The mate went forward angry. He came back
pale. The men refused to go aloft: they would
not risk their lives for Captain Robarts.
The officers all assembled and went forward:
they promised and threatened; but all in vain.
The crew stood sullen together, as if to back
one another, and put forward a spokesman to
say that "there was not one of them the captain
hadn't started, and stopped his grog a dozen
times: he had made the ship hell to them; and
now her masts and yards and hull might go there
along with her skipper, for them."
Robarts received this tidings in sullen silence.
"Don't tell that Dodd, whatever you do," said
he. "They will come round now they have had
their growl: they are too near home to shy away
their pay."
Robarts had not sufficient insight into
character to know that Dodd would instantly have
sided with him against mutiny.
But at this juncture the ex-captain of the
Agra was down in the cabin with his fellow
passengers, preparing a general remonstrance: he
had a chart before him, and a pair of compasses
in his hand.
"St.
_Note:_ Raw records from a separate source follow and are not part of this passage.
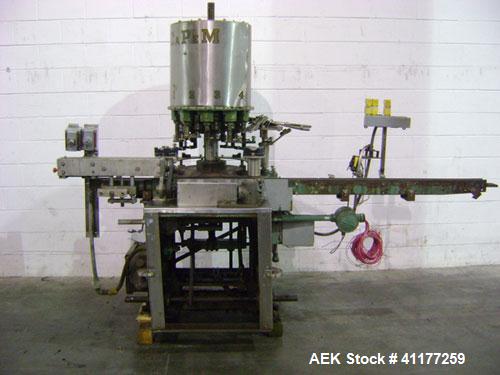 Used Consolidated Rotary Capper, Model TG-10-15. Capable of speeds up to 375 BPM. Has a Consolidated model F36 cap sorter. Cap size range: 13 - 70 mm (with proper change parts). Currently set up for ...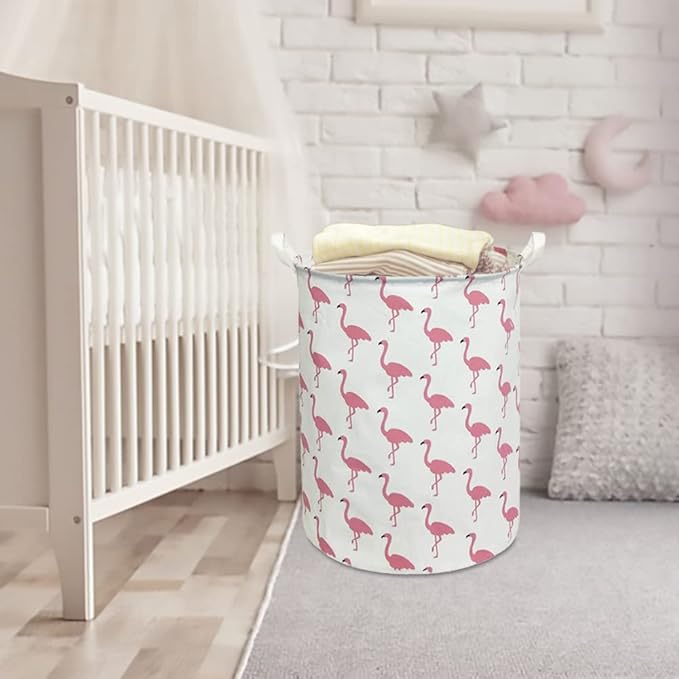CLOCOR Large Pink Flamingo Laundry Hamper, Baby Girl Laundry Basket,Kids Toy Storage Bins,Nursery Decor,Bedroom,Bathroom,Gift Basket (White Flamingo)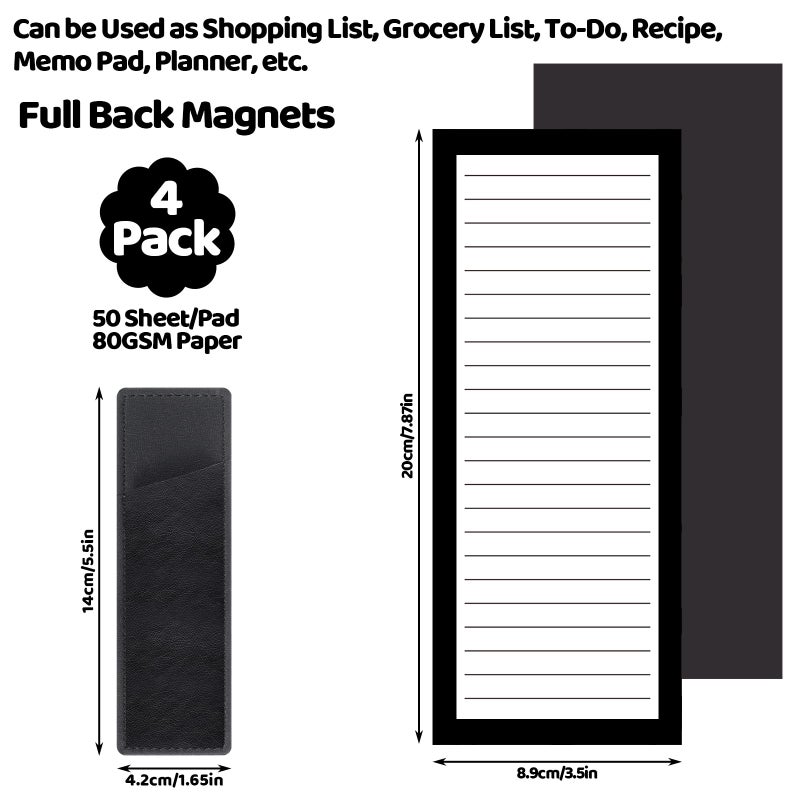 Thboxes 4 Pack Magnetic Note Pad for Fridge with Pen Holder, Totally 200 Sheets Magnetic To Do List, Shopping List, Grocery List, Memo Pads for Refrigeratorï¼ˆBlack Borderï¼‰ - Image 2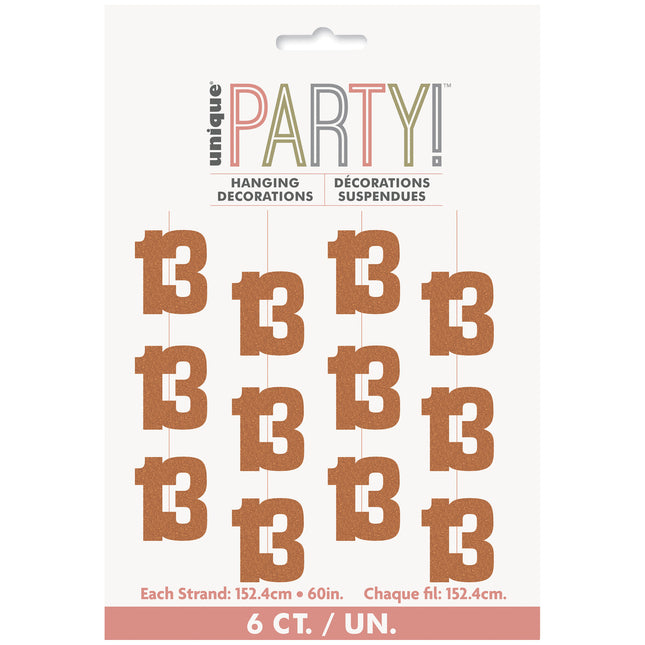 13 års hængende dekoration rosaguld 1,52 m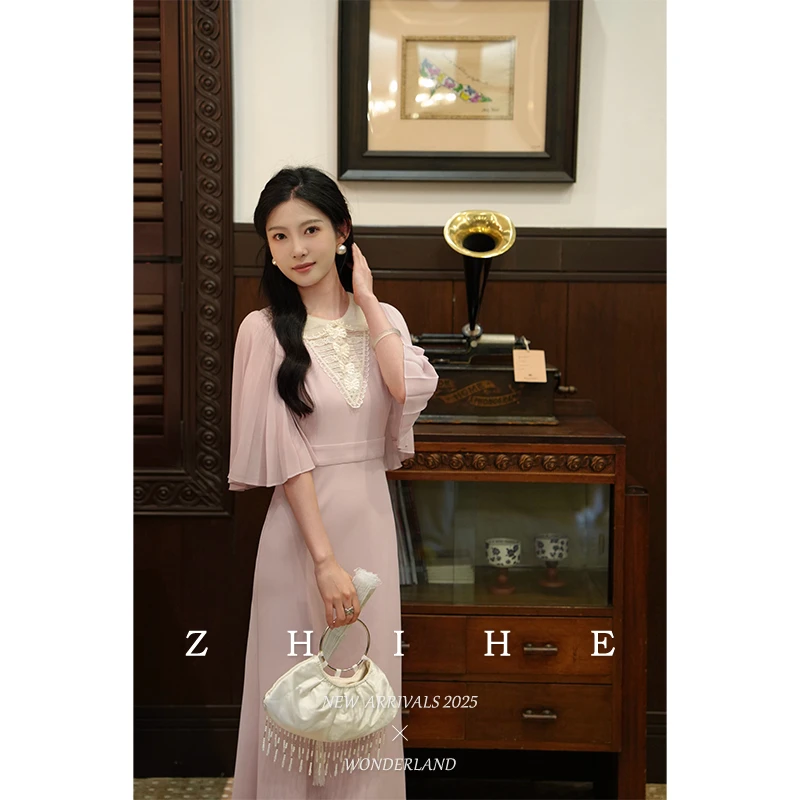 至禾Wonderland【静姝】静奢民国千金重工花边蕾丝连衣裙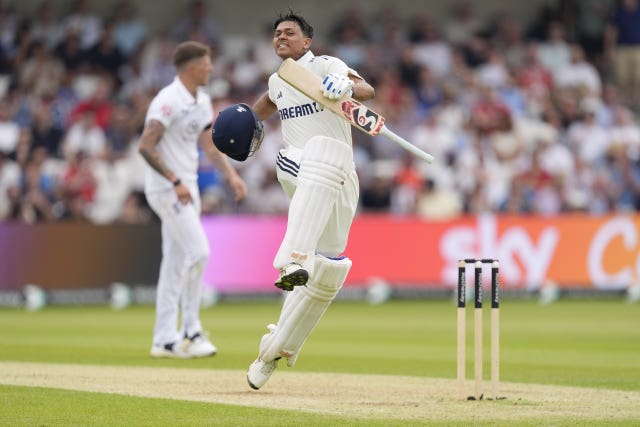 Yashasvi Jaiswal celebrates his century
Katharine's Point lay about eight miles
to windward at noon; and we have been drifting
South and East this twelve hours, through lying
to on the starboard tack: and besides, the ship
has been conned as slovenly as she is sailed. I've
seen her allowed to break off a dozen times, and
gather more leeway: ah, here is Captain Robarts:
Captain, you saw the rate we passed the Revenue
cutter. That vessel was nearly stationary; so
what we passed her at was our own rate of
drifting, and our least rate; putting all this
together, we can't be many miles from the French
coast, and, unless we look sharp and beat to
windward, I pronounce the ship in danger."
A horse laugh greeted this conclusion.